## Work to be completed
Render the lines from the one containing "Judging by appearances, is" up to and including the one containing "499 centimetres" as a JSON list of strings, with one string per line and blank lines left out.

## Supplied information
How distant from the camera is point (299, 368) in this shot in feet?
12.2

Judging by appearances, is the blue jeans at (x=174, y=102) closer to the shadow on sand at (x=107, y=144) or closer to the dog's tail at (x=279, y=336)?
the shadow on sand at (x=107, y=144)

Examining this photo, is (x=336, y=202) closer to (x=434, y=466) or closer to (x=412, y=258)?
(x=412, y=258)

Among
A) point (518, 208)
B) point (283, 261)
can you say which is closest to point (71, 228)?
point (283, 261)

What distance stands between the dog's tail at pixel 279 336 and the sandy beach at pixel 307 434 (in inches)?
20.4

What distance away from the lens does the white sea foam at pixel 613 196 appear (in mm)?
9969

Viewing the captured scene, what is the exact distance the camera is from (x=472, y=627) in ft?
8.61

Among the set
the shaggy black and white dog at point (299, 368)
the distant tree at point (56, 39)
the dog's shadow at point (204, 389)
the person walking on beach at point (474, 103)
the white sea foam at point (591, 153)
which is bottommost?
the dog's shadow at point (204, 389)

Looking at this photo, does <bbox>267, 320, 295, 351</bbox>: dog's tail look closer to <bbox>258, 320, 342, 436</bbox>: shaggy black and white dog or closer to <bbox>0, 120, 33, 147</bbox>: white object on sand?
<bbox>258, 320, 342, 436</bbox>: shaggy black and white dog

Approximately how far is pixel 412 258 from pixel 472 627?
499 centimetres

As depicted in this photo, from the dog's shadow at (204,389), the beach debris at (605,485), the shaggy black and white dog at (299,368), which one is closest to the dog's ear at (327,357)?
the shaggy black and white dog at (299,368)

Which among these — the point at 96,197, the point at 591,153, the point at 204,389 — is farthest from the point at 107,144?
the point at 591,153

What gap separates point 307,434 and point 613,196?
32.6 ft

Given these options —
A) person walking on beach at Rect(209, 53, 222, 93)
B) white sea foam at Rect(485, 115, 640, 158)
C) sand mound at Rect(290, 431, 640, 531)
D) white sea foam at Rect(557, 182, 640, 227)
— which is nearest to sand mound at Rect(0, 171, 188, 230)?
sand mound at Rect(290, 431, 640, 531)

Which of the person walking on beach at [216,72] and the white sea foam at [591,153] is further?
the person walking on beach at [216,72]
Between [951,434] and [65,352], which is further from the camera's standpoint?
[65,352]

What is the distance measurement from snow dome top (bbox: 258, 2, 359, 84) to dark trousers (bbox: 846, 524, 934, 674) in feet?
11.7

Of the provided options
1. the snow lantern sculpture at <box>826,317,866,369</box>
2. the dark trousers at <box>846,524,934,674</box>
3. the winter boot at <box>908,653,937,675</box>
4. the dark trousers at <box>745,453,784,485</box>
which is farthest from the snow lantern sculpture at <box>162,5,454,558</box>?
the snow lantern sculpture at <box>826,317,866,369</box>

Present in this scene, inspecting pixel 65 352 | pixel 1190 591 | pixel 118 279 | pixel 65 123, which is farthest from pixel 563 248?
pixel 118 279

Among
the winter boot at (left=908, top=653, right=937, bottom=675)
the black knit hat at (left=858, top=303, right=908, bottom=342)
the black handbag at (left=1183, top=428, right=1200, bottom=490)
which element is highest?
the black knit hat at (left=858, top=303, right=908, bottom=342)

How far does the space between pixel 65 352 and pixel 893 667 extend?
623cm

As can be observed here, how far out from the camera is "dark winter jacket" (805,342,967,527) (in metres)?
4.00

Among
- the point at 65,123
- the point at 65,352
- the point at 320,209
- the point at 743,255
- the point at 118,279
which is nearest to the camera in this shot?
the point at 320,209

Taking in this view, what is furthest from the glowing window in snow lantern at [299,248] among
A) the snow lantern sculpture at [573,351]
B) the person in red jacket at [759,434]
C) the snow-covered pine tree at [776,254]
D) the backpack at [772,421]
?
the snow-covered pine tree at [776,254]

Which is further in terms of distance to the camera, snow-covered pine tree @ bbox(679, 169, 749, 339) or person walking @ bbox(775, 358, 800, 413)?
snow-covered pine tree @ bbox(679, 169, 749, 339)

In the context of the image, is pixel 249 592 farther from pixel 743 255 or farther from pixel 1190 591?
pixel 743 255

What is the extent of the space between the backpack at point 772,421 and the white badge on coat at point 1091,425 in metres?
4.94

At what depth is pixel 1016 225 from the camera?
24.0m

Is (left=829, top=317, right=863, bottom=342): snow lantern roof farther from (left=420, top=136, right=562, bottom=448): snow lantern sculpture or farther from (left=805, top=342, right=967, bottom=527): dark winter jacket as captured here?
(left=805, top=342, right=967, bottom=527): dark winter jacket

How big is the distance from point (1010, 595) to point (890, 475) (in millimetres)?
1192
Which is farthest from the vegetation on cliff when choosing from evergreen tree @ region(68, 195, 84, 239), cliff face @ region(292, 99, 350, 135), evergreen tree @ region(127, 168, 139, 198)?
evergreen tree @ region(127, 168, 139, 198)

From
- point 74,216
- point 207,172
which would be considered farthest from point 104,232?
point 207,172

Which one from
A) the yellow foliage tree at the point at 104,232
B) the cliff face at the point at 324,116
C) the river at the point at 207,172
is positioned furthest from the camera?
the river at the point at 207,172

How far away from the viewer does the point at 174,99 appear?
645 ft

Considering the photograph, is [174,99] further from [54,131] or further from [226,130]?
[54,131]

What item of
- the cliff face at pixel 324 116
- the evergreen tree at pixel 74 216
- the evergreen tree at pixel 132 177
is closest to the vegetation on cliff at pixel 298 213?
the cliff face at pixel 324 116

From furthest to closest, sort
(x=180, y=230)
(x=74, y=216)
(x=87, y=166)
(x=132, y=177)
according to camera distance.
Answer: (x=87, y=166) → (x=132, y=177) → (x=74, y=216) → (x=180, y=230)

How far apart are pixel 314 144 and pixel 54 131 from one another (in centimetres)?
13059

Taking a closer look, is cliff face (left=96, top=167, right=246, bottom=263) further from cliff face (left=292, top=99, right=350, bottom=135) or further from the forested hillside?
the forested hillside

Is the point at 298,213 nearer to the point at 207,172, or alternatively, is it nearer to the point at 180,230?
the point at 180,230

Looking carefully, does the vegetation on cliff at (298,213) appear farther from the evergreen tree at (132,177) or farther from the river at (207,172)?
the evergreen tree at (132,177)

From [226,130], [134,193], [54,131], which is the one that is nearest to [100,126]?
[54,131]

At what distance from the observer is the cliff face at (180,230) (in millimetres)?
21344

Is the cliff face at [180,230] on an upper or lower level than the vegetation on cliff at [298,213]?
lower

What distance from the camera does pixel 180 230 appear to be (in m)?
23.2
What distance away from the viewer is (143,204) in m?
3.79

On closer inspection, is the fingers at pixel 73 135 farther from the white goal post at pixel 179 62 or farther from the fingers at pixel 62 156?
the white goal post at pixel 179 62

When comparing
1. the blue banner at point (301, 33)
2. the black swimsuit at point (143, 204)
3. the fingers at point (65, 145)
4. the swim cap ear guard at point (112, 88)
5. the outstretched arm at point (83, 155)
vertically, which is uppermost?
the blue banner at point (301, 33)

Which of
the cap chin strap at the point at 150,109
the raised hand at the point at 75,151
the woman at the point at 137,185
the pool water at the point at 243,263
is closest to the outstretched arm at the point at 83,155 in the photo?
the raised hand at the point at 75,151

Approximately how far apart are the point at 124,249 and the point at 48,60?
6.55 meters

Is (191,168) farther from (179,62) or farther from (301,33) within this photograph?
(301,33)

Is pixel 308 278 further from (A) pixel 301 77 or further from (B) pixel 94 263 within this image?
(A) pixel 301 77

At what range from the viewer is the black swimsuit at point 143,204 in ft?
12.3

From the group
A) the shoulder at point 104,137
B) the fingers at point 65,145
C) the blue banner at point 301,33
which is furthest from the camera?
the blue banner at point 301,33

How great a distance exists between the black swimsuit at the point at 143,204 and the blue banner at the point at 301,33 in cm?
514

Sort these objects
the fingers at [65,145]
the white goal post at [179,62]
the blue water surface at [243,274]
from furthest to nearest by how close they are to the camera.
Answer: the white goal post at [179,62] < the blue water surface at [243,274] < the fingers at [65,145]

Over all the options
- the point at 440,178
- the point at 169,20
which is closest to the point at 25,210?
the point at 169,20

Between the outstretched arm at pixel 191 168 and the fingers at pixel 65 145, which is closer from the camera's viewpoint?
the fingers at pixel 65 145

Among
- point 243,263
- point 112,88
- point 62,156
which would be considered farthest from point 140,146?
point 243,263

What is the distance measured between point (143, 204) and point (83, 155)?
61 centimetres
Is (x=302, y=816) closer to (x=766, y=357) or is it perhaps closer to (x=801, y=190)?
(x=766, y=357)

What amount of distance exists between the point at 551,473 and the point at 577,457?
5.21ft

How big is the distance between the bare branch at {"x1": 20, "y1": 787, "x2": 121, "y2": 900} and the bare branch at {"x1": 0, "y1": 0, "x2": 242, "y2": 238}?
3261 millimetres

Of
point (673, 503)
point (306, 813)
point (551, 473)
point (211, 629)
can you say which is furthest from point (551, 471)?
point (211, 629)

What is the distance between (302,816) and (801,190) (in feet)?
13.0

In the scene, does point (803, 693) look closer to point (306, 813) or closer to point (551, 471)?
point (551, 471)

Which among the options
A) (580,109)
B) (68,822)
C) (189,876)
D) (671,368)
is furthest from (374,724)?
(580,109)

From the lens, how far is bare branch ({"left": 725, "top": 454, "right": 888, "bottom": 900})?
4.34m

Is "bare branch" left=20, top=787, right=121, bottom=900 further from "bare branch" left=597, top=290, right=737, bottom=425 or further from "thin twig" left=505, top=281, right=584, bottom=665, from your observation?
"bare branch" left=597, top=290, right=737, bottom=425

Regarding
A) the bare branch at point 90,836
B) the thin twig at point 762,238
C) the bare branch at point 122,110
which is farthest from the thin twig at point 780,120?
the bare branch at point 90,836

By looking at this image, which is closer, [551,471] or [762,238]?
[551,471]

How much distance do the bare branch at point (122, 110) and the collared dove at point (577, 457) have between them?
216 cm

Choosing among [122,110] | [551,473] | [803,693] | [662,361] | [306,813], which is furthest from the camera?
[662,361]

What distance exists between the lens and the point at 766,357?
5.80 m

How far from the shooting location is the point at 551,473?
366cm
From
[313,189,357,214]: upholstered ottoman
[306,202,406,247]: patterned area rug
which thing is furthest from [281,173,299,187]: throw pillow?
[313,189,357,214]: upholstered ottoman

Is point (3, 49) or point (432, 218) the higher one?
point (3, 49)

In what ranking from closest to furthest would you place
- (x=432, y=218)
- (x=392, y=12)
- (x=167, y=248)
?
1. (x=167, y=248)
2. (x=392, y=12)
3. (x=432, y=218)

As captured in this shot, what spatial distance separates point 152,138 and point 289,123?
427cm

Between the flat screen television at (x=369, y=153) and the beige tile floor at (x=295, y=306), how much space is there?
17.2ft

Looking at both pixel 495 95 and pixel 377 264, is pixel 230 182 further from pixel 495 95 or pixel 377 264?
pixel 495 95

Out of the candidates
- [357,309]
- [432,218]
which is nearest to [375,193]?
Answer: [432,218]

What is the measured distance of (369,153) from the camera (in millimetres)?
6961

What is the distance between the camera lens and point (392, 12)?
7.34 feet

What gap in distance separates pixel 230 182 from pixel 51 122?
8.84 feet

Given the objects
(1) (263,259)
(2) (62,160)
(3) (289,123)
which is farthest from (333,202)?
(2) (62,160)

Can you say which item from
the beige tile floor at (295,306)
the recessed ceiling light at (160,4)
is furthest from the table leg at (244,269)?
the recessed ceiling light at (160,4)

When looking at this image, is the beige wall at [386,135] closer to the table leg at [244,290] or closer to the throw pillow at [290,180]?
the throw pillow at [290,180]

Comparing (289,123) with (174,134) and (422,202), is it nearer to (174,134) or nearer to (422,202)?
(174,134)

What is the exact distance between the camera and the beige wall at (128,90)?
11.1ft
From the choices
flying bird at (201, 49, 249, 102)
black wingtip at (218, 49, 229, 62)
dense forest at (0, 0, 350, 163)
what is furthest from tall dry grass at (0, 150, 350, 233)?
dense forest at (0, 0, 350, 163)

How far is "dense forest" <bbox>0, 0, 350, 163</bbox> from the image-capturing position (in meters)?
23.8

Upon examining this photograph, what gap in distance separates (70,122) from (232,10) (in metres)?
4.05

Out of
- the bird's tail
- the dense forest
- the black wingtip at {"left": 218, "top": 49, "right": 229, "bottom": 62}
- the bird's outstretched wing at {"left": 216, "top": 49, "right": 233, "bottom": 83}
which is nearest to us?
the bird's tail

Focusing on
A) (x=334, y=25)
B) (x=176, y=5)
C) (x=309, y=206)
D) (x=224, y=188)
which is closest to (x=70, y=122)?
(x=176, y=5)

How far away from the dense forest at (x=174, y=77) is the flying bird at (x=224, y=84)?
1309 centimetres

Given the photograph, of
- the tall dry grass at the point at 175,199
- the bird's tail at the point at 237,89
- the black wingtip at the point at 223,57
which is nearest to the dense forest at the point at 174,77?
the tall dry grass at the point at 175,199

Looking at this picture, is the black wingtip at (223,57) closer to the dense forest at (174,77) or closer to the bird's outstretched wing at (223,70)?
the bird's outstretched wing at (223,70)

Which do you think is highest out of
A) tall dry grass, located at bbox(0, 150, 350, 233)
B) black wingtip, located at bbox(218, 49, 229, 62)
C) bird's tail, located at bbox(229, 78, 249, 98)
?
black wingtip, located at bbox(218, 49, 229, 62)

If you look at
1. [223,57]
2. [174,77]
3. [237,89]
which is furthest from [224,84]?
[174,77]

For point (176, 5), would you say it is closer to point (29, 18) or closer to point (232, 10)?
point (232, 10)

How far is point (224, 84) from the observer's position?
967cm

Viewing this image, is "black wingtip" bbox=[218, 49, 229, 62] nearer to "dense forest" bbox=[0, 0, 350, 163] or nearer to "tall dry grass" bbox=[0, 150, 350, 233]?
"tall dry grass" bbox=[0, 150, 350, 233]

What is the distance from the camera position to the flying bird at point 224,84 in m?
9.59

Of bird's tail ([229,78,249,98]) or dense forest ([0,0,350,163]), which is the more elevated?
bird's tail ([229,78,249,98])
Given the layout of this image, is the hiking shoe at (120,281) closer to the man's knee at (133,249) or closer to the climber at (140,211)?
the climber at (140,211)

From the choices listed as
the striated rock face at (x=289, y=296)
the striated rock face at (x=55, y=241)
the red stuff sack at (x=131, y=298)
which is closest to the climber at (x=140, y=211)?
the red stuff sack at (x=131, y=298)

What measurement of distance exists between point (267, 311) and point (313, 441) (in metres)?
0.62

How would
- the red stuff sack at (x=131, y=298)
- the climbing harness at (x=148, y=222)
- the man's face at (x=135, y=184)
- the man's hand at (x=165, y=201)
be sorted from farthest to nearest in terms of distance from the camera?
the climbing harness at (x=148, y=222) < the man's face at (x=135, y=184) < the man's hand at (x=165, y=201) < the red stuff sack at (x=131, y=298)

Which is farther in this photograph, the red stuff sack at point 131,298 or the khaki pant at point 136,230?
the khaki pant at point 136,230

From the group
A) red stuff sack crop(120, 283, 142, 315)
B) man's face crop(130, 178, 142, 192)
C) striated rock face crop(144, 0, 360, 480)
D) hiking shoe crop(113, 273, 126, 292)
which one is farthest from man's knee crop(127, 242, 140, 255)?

## Exercise answer
[
  "Judging by appearances, is the blue jeans at (x=174, y=102) closer to the shadow on sand at (x=107, y=144) or closer to the dog's tail at (x=279, y=336)?",
  "the shadow on sand at (x=107, y=144)",
  "Examining this photo, is (x=336, y=202) closer to (x=434, y=466) or closer to (x=412, y=258)?",
  "(x=412, y=258)",
  "Among",
  "A) point (518, 208)",
  "B) point (283, 261)",
  "can you say which is closest to point (71, 228)?",
  "point (283, 261)",
  "What distance stands between the dog's tail at pixel 279 336 and the sandy beach at pixel 307 434 (in inches)?",
  "20.4",
  "What distance away from the lens does the white sea foam at pixel 613 196 appear (in mm)?",
  "9969",
  "Viewing the captured scene, what is the exact distance the camera is from (x=472, y=627) in ft?",
  "8.61",
  "Among the set",
  "the shaggy black and white dog at point (299, 368)",
  "the distant tree at point (56, 39)",
  "the dog's shadow at point (204, 389)",
  "the person walking on beach at point (474, 103)",
  "the white sea foam at point (591, 153)",
  "which is bottommost?",
  "the dog's shadow at point (204, 389)",
  "Looking at this photo, does <bbox>267, 320, 295, 351</bbox>: dog's tail look closer to <bbox>258, 320, 342, 436</bbox>: shaggy black and white dog or closer to <bbox>0, 120, 33, 147</bbox>: white object on sand?",
  "<bbox>258, 320, 342, 436</bbox>: shaggy black and white dog",
  "Approximately how far is pixel 412 258 from pixel 472 627?",
  "499 centimetres"
]